ReaLJam: Real-Time Human-AI Music Jamming with Reinforcement Learning-Tuned Transformers
Alexander Scarlatos, Yusong Wu, Ian Simon, Adam Roberts, Tim Cooijmans, Natasha Jaques, Cassie Tarakajian, Cheng-Zhi Anna Huang
TL;DR
ReaLJam tackles real-time human-AI jamming by enabling low-latency collaboration between a Transformer-based chord-generation agent and a human musician. The system combines an RL-tuned ReaLchords model with an anticipation-driven interface and a robust client-server protocol that visualizes the agent's plan via a waterfall display. A user study with six experienced musicians shows the approach yields enjoyable, musically interesting performances and highlights the importance of RL training and high user control over interface settings. The work provides a viable blueprint for real-time generative accompaniment and offers design guidance for future interactive AI music systems.
Abstract
Recent advances in generative artificial intelligence (AI) have created models capable of high-quality musical content generation. However, little consideration is given to how to use these models for real-time or cooperative jamming musical applications because of crucial required features: low latency, the ability to communicate planned actions, and the ability to adapt to user input in real-time. To support these needs, we introduce ReaLJam, an interface and protocol for live musical jamming sessions between a human and a Transformer-based AI agent trained with reinforcement learning.
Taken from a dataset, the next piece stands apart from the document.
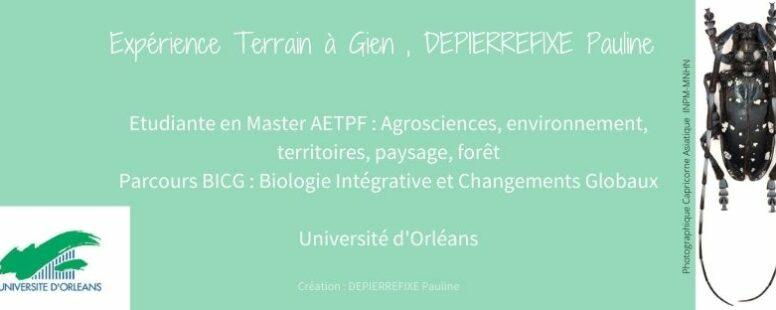 [Expérience de terrain en Master 1 – Univ d'Orléans] Chiens renifleurs de capricornes asiatiques par Pauline Depierrefixe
We enable real-time interactions using the concept of anticipation, where the agent continually predicts how the performance will unfold and visually conveys its plan to the user. We conduct a user study where experienced musicians jam in real-time with the agent through ReaLJam. Our results demonstrate that ReaLJam enables enjoyable and musically interesting sessions, and we uncover important takeaways for future work.